TO DO:
1) Copy the visual SLAM passage from "The initial step" to "two adjacent frames.".
2) In the visual SLAM passage, what job does the Hungarian algorithm do?
3) Go on with the visual SLAM passage, starting right after its last sentence.

TEXT PASSAGE:

******

The detailed process of removing dynamic feature points is shown in Fig. 2. During system operation, RGB images captured by the RGB-D camera are sent to both the tracking and object detecting threads for feature point extraction and object detection. Next, a tightly coupled approach is used to integrate 2D semantic information, inter-frame geometric constraint, and depth threshold to effectively remove dynamic features. The semantic information includes the probability of semantic labels along with the 2D bounding box generated by the object detecting thread. The bounding box can identify the most probable location of dynamic feature points in the image. The geometric constraint utilize the fundamental matrix to calculate the distance from each feature point to its corresponding epipolar line, followed by a comparison with an empirical threshold. The depth threshold within each 2D bounding box is iteratively calculated using an improved depth-based RANSAC algorithm. If a feature point’s depth value exceeds the depth threshold, the feature point is removed. After processing the dynamic feature points, the remaining static feature points are accurately matched and subsequently used for tasks, such as tracking, local mapping, and loop closing.

3.2 Object detection

The visual SLAM system designed in this article is primarily designed for mobile robot applications. Under constraints such as limited space, cost, and power consumption, the deployment of object detection model faces a significant challenge, especially since many existing studies such as DS-SLAM [3], DynaSLAM [4] require GPU acceleration to operate effectively. This increases the flexibility and complexity of system deployment.

This paper selects YOLOv7-tiny, a lightweight object detection network, as the primary model for the object detecting thread, which is trained on the MS COCO dataset [35]. At the same time, considering the balance between speed and accuracy among various object detection networks, the deployment framework NCNN [36] is chosen. NCNN is a high-performance neural network inference framework designed for mobile devices, implemented in pure C++, and known for its ease of setup, rapid implementation, and seamless integration with the visual SLAM system.

When detecting dynamic objects, the absence of semantic information in certain frames can result in feature point mismatches, which can significantly impact the accuracy of the SLAM system. To address this issue, we introduce Extended Kalman Filtering (EKF) and the Hungarian algorithm to compensate for missed detections of dynamic objects. The EKF predicts the bounding box in the next frame, while the Hungarian algorithm associates the predicted box with its corresponding detection box.

3.3 Epipolar geometry constraint

The initial step in removing dynamic feature points using epipolar geometry involves matching feature points between two adjacent RGB image frames. To achieve this, the paper applies a pyramid-based Lucas–Kanade optical flow method, which establishes correlations between feature points across frames. Subsequently, the seven-point method based on RANSAC is used to compute the fundamental matrix F between the two adjacent frames.

******

INFORMATION SHOWN:
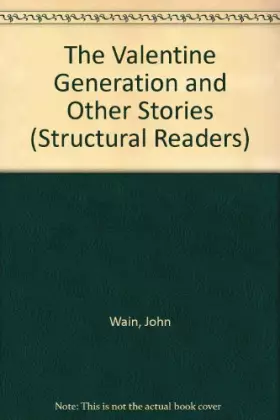 Couverture du produit · Valentine Generation and Other Stories (Structural Readers)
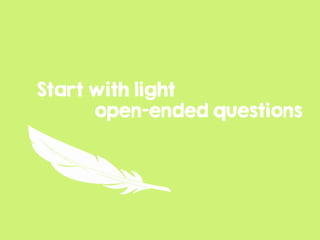 Start with light
open-ended questions
 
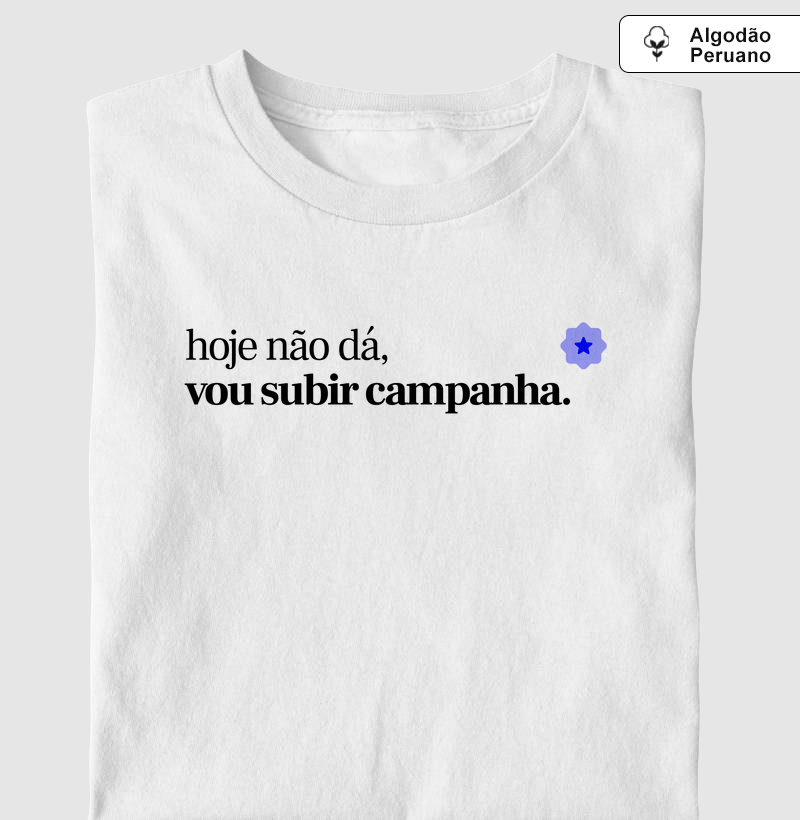 Hoje não dá, vou subir campanha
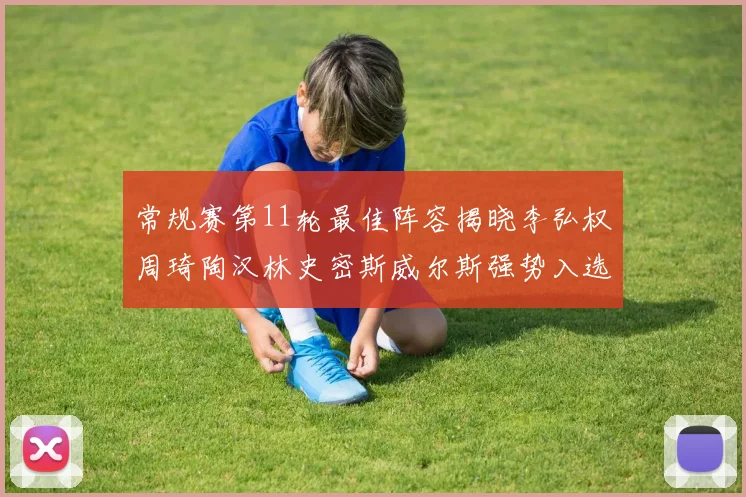 常规赛第11轮最佳阵容揭晓李弘权周琦陶汉林史密斯威尔斯强势入选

******

OUTPUTS BY TASK:
1)
The initial step in removing dynamic feature points using epipolar geometry involves matching feature points between two adjacent RGB image frames. To achieve this, the paper applies a pyramid-based Lucas–Kanade optical flow method, which establishes correlations between feature points across frames. Subsequently, the seven-point method based on RANSAC is used to compute the fundamental matrix F between the two adjacent frames.

2) It links the predicted bounding box to its matching detection box.

3)
Figure 3 illustrates the principle of epipolar geometry. Consider two RGB image frames, denoted by I1 and I2, where O1 and O2 represent the optical center of the camera. Let P1 and P2 represent a pair of correctly matched feature points in I1 and I2, respectively, with a common map point P. L1 and L2 represent polar lines. The fundamental matrix F is solved using the following equation:

$$\begin{aligned} \begin{bmatrix} x_{1}&y_{1}&1 \end{bmatrix} \begin{bmatrix} e_{1} &{} e_{2} &{} e_{3} \\ e_{4} &{} e_{5} &{} e_{6} \\ e_{7} &{} e_{8} &{} 1 \end{bmatrix} \begin{bmatrix} x_{2} \\ y_{2} \\ 1 \end{bmatrix} = P_{1}^{T} F P_{2} = 0, \end{aligned}$$

(1)

where $x_{i}$ and $y_{i}$ represent the pixel coordinates of the feature points P1 and P2 in their respective image coordinate systems, and $e_{i}$ represents each element of the fundamental matrix F. Then, the polar line $L_{2}$ of the current frame I2 can be calculated by the following equation:

$$\begin{aligned} L_{2} = \begin{bmatrix} X \\ Y \\ Z \end{bmatrix} = F P_{1} = F \begin{bmatrix} x_{1} \\ y_{1} \\ 1 \end{bmatrix}. \end{aligned}$$

(2)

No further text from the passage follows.